[Records of scene-based questions]
***
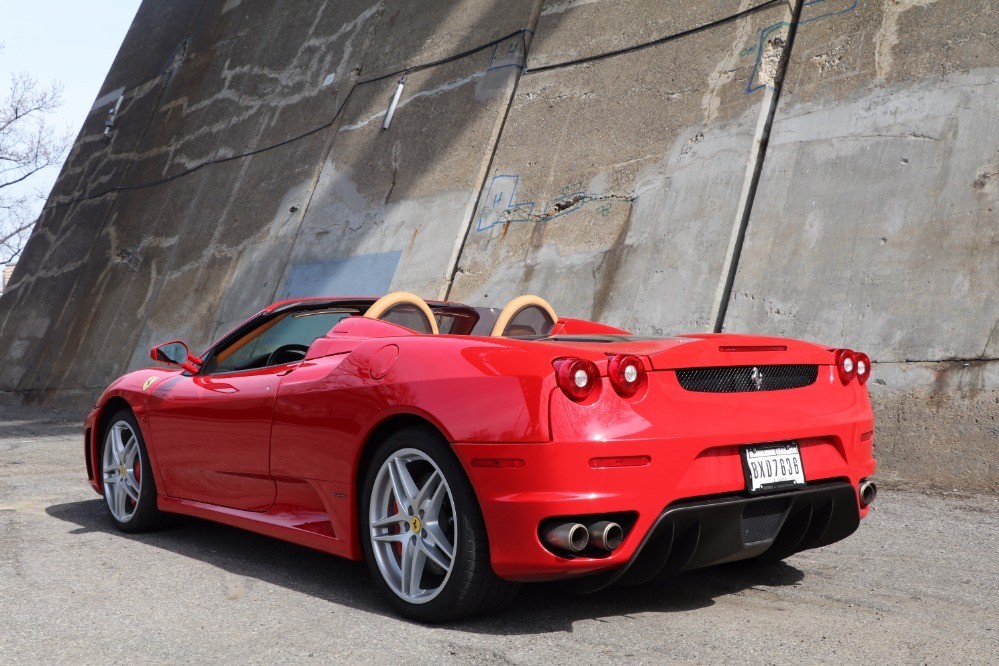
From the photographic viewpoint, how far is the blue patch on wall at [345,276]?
37.5 ft

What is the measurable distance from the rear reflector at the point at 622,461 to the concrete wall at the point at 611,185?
3467 millimetres

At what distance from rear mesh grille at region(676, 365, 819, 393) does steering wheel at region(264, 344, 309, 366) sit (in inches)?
72.8

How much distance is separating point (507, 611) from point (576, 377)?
3.09 ft

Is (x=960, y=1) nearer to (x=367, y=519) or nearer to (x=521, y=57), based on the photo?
(x=521, y=57)

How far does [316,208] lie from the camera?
13328 mm

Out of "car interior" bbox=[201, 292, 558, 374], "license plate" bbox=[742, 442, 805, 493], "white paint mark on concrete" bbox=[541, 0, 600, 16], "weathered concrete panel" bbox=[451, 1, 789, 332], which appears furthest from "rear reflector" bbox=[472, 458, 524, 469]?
"white paint mark on concrete" bbox=[541, 0, 600, 16]

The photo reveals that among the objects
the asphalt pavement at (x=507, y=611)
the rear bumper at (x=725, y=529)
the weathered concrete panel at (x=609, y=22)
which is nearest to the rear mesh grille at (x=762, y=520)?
the rear bumper at (x=725, y=529)

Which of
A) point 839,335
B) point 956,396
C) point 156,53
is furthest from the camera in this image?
point 156,53

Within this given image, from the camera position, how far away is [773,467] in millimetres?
3314

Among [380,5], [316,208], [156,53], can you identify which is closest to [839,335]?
[316,208]

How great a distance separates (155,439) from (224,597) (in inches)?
59.5

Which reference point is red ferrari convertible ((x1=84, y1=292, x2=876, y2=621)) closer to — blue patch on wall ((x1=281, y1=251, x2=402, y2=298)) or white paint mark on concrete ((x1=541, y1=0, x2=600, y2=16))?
blue patch on wall ((x1=281, y1=251, x2=402, y2=298))

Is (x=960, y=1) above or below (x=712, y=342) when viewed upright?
above

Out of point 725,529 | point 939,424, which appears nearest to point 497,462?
point 725,529
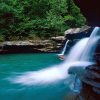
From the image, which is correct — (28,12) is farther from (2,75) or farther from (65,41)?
(2,75)

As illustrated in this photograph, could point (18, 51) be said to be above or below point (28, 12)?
below

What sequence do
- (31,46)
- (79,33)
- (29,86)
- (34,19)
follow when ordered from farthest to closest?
(34,19)
(31,46)
(79,33)
(29,86)

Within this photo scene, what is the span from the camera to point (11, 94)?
8.95m

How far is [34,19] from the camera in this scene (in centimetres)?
2355

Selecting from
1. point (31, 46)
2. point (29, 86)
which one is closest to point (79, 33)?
point (31, 46)

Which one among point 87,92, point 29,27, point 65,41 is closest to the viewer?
point 87,92

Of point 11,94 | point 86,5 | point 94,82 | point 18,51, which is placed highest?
point 86,5

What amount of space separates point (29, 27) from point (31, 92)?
13.9 meters

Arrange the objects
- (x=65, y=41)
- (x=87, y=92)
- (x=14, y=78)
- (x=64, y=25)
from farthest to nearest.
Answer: (x=64, y=25), (x=65, y=41), (x=14, y=78), (x=87, y=92)

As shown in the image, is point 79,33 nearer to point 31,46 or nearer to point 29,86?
point 31,46

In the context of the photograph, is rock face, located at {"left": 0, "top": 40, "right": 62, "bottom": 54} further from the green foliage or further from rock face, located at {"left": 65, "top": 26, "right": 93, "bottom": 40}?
the green foliage

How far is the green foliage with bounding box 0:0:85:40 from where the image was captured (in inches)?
871

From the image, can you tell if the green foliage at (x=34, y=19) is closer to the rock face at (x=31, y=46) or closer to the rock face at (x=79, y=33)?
the rock face at (x=31, y=46)

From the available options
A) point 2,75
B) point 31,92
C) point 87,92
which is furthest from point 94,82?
point 2,75
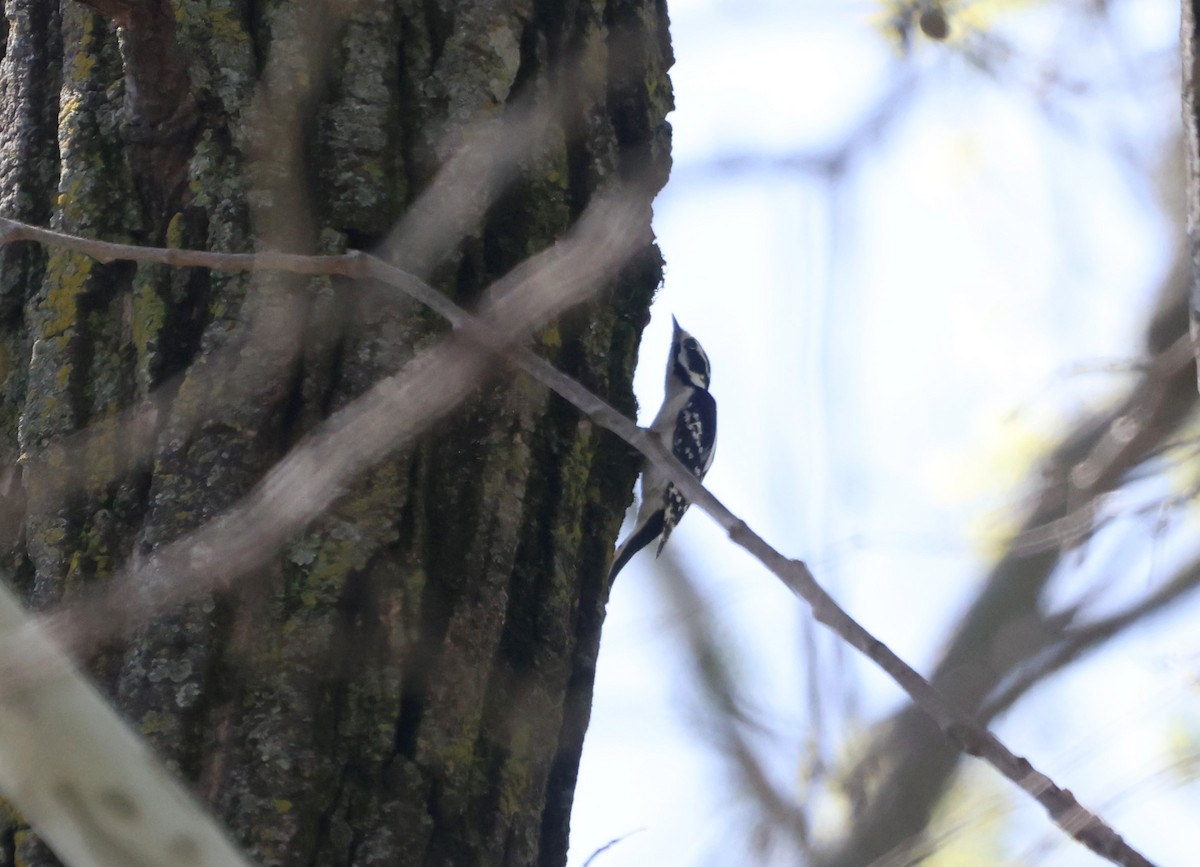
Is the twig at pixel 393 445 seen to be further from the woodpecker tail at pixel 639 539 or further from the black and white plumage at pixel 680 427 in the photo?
the black and white plumage at pixel 680 427

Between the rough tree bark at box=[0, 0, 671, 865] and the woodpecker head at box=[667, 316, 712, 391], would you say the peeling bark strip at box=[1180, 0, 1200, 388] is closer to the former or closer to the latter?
the rough tree bark at box=[0, 0, 671, 865]

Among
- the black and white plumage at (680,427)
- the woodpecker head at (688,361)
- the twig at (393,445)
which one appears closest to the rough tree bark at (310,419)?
the twig at (393,445)

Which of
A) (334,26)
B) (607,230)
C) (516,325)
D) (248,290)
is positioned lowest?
(516,325)

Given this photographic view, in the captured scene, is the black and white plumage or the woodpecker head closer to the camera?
the black and white plumage

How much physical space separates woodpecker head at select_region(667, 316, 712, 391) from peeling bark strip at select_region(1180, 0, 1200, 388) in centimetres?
429

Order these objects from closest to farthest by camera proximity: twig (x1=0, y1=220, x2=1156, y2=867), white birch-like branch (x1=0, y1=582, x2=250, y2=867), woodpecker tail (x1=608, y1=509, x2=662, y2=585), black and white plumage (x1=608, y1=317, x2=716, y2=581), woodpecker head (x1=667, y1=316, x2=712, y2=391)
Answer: white birch-like branch (x1=0, y1=582, x2=250, y2=867), twig (x1=0, y1=220, x2=1156, y2=867), woodpecker tail (x1=608, y1=509, x2=662, y2=585), black and white plumage (x1=608, y1=317, x2=716, y2=581), woodpecker head (x1=667, y1=316, x2=712, y2=391)

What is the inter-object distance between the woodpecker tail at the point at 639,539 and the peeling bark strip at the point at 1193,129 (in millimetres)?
3704

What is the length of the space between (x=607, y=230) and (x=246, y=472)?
62cm

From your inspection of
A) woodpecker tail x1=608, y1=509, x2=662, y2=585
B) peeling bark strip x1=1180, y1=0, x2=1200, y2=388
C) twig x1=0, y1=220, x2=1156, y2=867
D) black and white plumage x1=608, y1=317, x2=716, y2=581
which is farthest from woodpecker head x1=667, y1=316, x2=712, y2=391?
peeling bark strip x1=1180, y1=0, x2=1200, y2=388

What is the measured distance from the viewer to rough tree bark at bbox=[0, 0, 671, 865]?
1944mm

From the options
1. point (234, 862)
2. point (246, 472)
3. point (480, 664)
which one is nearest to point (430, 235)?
point (246, 472)

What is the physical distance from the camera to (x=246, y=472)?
6.70 feet

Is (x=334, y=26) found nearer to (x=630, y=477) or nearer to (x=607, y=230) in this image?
(x=607, y=230)

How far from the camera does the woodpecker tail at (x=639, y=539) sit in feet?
16.8
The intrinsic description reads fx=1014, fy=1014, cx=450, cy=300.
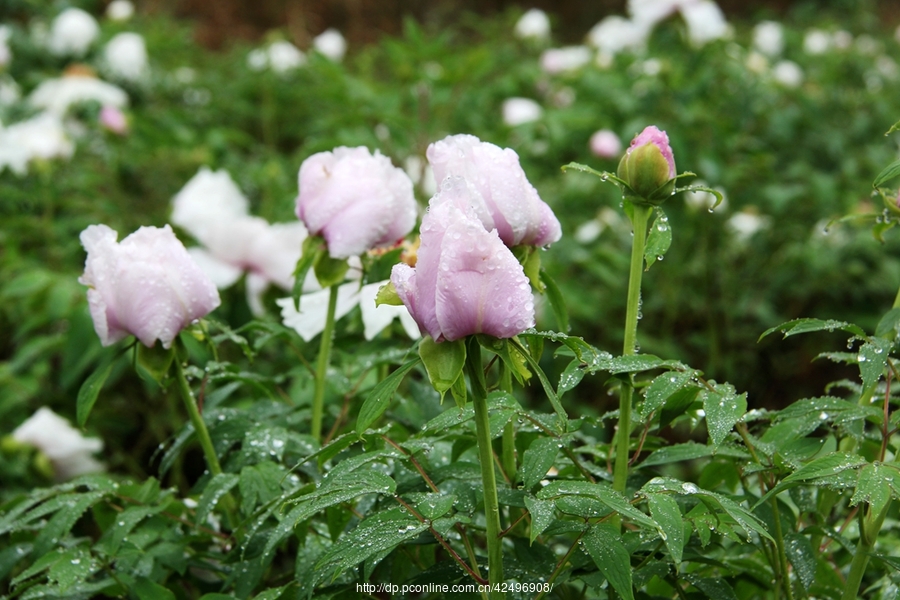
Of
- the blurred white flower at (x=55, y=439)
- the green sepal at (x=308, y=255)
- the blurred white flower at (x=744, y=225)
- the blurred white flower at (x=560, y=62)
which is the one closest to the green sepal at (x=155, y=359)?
the green sepal at (x=308, y=255)

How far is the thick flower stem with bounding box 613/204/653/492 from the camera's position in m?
0.74

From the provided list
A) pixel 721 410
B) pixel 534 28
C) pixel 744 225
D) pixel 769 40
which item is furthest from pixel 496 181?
pixel 769 40

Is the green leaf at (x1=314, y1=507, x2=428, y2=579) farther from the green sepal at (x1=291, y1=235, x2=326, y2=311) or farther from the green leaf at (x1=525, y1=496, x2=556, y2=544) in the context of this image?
the green sepal at (x1=291, y1=235, x2=326, y2=311)

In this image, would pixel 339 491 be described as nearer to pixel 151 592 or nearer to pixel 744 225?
pixel 151 592

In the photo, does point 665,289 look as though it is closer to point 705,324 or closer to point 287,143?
point 705,324

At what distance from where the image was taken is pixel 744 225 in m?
2.47

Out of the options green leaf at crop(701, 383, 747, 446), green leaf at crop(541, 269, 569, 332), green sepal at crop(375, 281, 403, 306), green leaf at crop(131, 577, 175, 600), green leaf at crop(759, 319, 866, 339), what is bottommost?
green leaf at crop(131, 577, 175, 600)

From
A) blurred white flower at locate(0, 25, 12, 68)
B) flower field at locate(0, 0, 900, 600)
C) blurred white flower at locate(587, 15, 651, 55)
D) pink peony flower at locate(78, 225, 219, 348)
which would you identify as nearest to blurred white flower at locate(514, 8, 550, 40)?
flower field at locate(0, 0, 900, 600)

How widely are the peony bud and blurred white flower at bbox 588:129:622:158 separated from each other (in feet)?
5.55

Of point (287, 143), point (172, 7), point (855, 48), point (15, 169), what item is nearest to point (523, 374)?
point (15, 169)

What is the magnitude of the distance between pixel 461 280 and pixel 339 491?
0.58 feet

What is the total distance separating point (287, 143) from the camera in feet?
11.3

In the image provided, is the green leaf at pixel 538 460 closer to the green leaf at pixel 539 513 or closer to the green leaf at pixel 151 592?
the green leaf at pixel 539 513

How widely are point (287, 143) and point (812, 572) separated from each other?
9.57 ft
***
Copy out everything from the line containing "What is the total" down to the end of the records, word for word.

What is the total distance separating point (287, 143) from the camera in feet?
11.3

In the image provided, is the green leaf at pixel 538 460 closer to the green leaf at pixel 539 513 or closer to the green leaf at pixel 151 592?
the green leaf at pixel 539 513

How widely are point (287, 143) and point (812, 572) separated from each other?
9.57 ft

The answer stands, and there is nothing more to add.